* [EXERCISE TEXT]
______
A longtime minister, Mr Warnock serves as senior pastor at Atlanta’s Ebenezer Baptist Church, where Martin Luther King Jr. was once a co-pastor with his father. Mr Warnock also attended King’s alma mater Morehouse College, before studying for a Masters of Divinity degree at Union Theological Seminary.
Mr Warnock is a father of two children he shares with his ex-wife Ouleye Ndoye, to whom he was married from 2016-2020. The pair’s acrimonious separation included an accusation from Ms Ndoye that Mr Warnock had run over her foot with a car during a heated argument. Mr Warnock has denied this claim, telling the Atlanta Journal-Constitution the incident "didn’t happen”. Their divorce was finalised ahead of the November election.
______
* [BRIEF 1] Condense the paragraph of the text about Mr Warnock that begins "Mr Warnock is a father of two children" into two or three sentences, keeping its main facts.
* [BRIEF 2] According to the text about Mr Warnock, at which institution did he study for his Masters of Divinity degree?
* [BRIEF 3] Translate this sentence from the text about Mr Warnock into Spanish: "Their divorce was finalised ahead of the November election."

* [INPUT DATA]
______
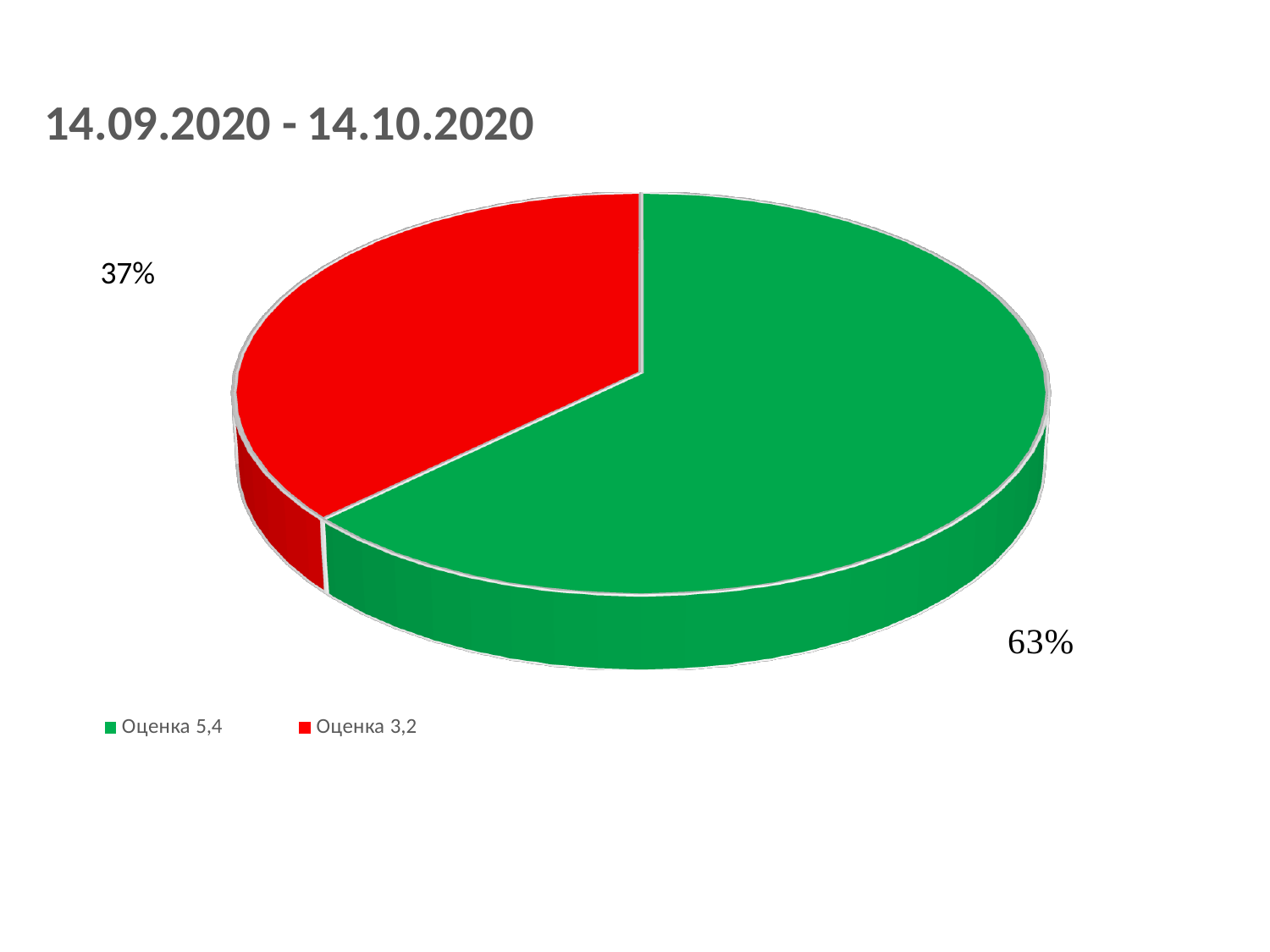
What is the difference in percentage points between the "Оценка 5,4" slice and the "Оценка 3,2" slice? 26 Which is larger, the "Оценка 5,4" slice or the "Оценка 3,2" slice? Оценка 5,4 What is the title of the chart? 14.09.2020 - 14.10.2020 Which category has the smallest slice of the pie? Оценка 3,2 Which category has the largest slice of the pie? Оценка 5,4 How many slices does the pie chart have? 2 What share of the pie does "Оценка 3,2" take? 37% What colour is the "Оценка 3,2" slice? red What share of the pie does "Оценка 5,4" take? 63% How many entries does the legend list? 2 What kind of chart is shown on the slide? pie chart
______
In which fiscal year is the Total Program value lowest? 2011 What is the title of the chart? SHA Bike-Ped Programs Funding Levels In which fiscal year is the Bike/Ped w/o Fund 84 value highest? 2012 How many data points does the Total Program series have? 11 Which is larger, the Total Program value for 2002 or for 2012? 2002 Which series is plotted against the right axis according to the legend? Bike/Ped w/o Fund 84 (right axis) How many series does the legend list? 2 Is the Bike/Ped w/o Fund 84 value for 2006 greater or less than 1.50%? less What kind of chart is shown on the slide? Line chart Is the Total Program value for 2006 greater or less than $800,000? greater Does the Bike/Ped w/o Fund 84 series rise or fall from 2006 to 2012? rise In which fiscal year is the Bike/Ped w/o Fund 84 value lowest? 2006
______
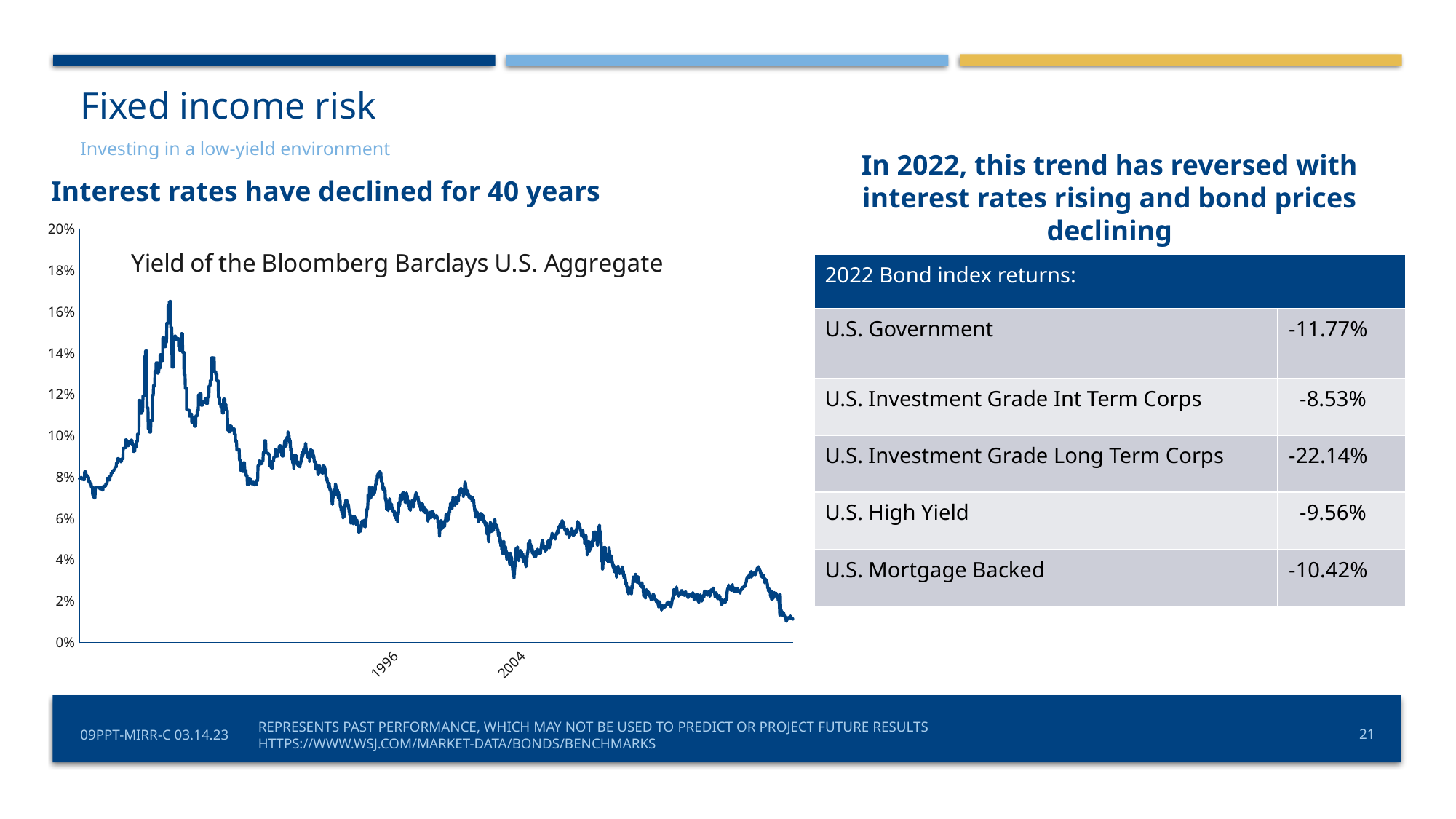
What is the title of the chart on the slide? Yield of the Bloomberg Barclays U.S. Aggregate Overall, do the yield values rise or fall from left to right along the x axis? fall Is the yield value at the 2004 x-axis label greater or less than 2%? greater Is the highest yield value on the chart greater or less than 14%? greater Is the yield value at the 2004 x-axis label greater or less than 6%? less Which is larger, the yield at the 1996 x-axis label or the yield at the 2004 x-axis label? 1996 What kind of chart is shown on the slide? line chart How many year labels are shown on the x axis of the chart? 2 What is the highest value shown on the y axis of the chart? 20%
______
* [ANSWER 1] Mr Warnock has two children with his ex-wife, Ouleye Ndoye, to whom he was married from 2016 to 2020. During their bitter separation, Ms Ndoye accused him of running over her foot with a car in a heated argument, a claim he denied. Their divorce was finalized before the November election.

* [ANSWER 2] Union Theological Seminary.

* [ANSWER 3] Su divorcio quedó finalizado antes de las elecciones de noviembre.